Mean pairwise differences.

Parameters
mAn AlleleCountMatrix
Returns
Mean pairwise differences
Note
Calcuated as sum over one minus site homozygosity

This function is included via Sequence/summstats.hpp, Sequence/summstats/classics.hpp or Sequence/summstats/thetapi.hpp

See [6] for details.

Definition at line 7 of file thetapi.cc.

◆ thetaw()

double Sequence::thetaw ( const AlleleCountMatrix ac)

Watterson's theta.

Parameters
mAn AlleleCountMatrix
Returns
Watterson's theta, a double
Note
For a site with $k$ states, $k-1$ is added to the number of inferred mutations. In other words, the calculation is based on the total number of mutations.

See [9] for details.

Definition at line 9 of file thetaw.cc.

◆ total_number_of_mutations()

std::uint32_t Sequence::total_number_of_mutations ( const AlleleCountMatrix m)

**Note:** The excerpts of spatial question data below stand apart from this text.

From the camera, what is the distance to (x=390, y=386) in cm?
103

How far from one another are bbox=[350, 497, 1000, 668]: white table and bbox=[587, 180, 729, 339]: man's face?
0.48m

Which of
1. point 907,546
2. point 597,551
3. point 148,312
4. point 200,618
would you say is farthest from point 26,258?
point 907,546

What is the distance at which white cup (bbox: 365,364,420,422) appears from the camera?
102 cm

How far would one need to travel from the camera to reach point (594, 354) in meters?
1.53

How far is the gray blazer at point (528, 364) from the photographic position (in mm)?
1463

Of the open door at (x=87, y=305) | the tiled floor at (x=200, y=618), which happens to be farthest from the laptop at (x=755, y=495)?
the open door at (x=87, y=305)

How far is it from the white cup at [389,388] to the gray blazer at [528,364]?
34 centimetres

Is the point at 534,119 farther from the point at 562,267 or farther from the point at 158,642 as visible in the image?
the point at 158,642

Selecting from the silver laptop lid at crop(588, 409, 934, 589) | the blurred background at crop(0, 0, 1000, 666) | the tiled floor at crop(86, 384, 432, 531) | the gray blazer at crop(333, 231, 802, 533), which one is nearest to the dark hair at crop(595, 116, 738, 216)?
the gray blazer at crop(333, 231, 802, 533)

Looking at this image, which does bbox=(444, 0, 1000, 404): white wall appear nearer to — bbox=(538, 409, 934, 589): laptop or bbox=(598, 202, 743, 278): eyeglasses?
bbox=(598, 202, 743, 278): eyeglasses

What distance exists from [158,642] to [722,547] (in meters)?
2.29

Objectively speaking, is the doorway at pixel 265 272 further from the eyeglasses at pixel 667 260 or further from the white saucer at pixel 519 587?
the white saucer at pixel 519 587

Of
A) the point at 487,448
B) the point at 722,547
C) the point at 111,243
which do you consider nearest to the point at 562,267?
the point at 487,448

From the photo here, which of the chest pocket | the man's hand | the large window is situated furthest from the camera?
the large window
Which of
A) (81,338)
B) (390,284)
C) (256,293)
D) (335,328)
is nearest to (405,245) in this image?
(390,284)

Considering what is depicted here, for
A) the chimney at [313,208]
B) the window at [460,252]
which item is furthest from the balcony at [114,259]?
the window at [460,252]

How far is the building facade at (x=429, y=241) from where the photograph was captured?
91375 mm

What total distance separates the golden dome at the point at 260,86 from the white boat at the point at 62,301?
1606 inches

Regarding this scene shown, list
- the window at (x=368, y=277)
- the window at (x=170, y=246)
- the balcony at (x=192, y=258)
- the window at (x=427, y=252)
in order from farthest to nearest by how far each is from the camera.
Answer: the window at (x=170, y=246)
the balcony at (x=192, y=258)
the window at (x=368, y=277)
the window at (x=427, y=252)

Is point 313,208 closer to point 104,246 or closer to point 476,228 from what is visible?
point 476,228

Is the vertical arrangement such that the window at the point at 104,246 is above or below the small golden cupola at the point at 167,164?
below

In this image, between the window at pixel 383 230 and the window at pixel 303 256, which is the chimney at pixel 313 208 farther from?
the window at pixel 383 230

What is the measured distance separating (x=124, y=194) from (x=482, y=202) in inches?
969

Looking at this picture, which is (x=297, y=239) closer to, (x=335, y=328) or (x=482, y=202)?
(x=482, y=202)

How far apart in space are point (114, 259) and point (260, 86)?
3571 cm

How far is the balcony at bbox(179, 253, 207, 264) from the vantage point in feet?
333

Total number of mutations in the sample.

Return $\sum_{i=0}^{i=m.nsites-1}I(i)$ where $I(i)$ is $k_i - 1$ if $k_i$, the number of states at the $i^{th}$ site, is greater than one, and zero otherwise.

Parameters
mAn AlleleCountMatrix
Returns
std::uint32_t

Definition at line 48 of file nvariablesites.cc.